§ TASK PROMPT: Starting at the line that has "فارس محمود محمد الحسبني" and stopping after the line that has "Yeung: Stark utveckling i Asien", reproduce the listing below exactly; omit everything else.

§ STUDY MATERIAL:
--*--

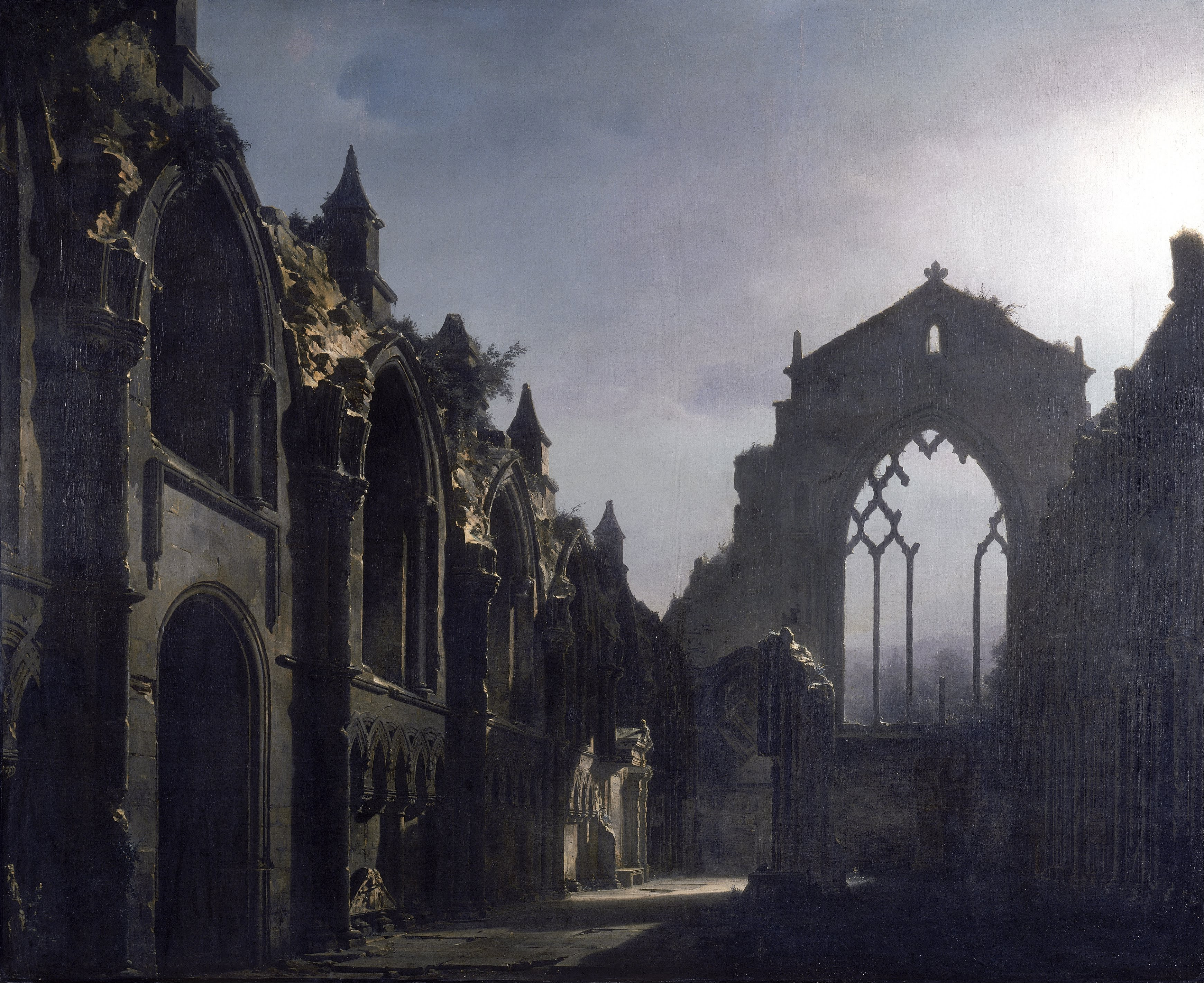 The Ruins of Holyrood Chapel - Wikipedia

--*--

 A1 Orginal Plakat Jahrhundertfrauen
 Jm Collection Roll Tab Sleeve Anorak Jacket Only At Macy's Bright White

--*--

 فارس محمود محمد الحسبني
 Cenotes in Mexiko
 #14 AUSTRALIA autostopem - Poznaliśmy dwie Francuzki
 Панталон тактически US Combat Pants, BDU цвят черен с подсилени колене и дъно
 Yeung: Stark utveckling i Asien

--*--

§ SOLUTION TO THIS EXERCISE:
 فارس محمود محمد الحسبني
 Cenotes in Mexiko
 #14 AUSTRALIA autostopem - Poznaliśmy dwie Francuzki
 Панталон тактически US Combat Pants, BDU цвят черен с подсилени колене и дъно
 Yeung: Stark utveckling i Asien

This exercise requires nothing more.